(Beginning of TEXT BLOCK)

‘Living best life, hiking off grid’: Nobel prize winner Fred Ramsdell unreachable after win
Nobel medicine winner Fred Ramsdell is yet to learn of his award. He is reportedly “living his best life” on an off-grid hiking trip.
One of this year’s Nobel Prize winners for medicine is yet to find out about his win because he’s currently “living his best life” on an off-grid hiking trip, a spokesperson from his San Francisco-based lab, Sonoma Biotherapeutics, said.
Fred Ramsdell, a US-based immunologist, was jointly awarded the 2025 Nobel Prize in medicine alongside Mary Brunkow of Seattle and Shimon Sakaguchi of Osaka University in Japan for their pioneering discoveries related to the functioning of the immune system.
But when the Nobel Committee tried to inform Ramsdell of his win, they couldn’t get through, according to a report by The Guardian. Jeffrey Bluestone, a friend of Ramsdell’s and co-founder of the lab, said the researcher deserves credit, but added that he can’t reach him either.
“I have been trying to get a hold of him myself. I think he may be backpacking in the backcountry in Idaho,” Bluestone said.

(End of TEXT BLOCK)

ACTIVITY LIST:
- A) Duplicate the stretch of the Nobel prize text from "Fred Ramsdell, a" through "reach him either.".
- B) According to the Nobel prize text, where does Jeffrey Bluestone think Fred Ramsdell may be backpacking?
The data that comes after this text is not needed for the work here.

(Beginning of SOURCE MATERIAL)

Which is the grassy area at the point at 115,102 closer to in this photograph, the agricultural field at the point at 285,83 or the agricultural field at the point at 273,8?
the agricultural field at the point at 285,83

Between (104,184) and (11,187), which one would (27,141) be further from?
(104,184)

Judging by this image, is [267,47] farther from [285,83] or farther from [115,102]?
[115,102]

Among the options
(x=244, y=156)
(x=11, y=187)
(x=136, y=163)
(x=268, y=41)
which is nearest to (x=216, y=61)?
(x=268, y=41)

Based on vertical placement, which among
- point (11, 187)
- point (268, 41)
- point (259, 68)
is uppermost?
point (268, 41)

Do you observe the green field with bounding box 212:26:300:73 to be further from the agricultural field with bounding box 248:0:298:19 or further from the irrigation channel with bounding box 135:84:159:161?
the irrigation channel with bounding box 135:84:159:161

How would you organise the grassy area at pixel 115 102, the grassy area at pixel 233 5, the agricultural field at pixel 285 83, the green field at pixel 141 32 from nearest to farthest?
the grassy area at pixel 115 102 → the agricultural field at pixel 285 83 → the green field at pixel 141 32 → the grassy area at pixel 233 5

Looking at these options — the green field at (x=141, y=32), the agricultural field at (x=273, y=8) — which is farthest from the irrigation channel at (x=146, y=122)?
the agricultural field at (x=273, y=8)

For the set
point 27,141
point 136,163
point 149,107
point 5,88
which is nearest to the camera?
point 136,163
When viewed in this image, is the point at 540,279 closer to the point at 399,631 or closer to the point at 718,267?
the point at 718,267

(End of SOURCE MATERIAL)
(Beginning of SOURCE MATERIAL)

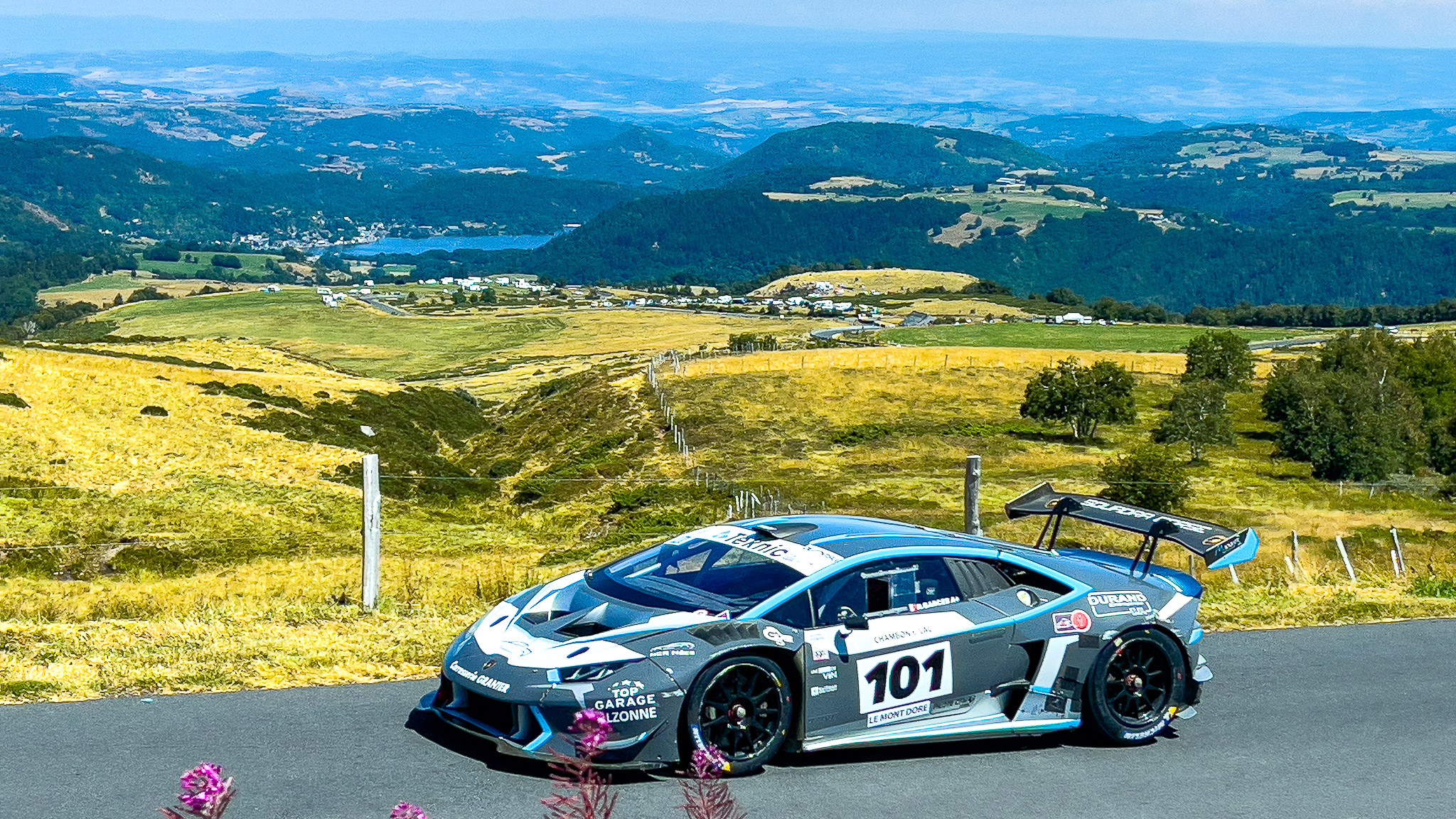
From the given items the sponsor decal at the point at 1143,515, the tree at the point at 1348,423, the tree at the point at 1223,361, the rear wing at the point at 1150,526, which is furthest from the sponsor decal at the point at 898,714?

(End of SOURCE MATERIAL)

OUTPUTS IN ORDER:
- A)
Fred Ramsdell, a US-based immunologist, was jointly awarded the 2025 Nobel Prize in medicine alongside Mary Brunkow of Seattle and Shimon Sakaguchi of Osaka University in Japan for their pioneering discoveries related to the functioning of the immune system.
But when the Nobel Committee tried to inform Ramsdell of his win, they couldn’t get through, according to a report by The Guardian. Jeffrey Bluestone, a friend of Ramsdell’s and co-founder of the lab, said the researcher deserves credit, but added that he can’t reach him either.

- B) In the backcountry in Idaho.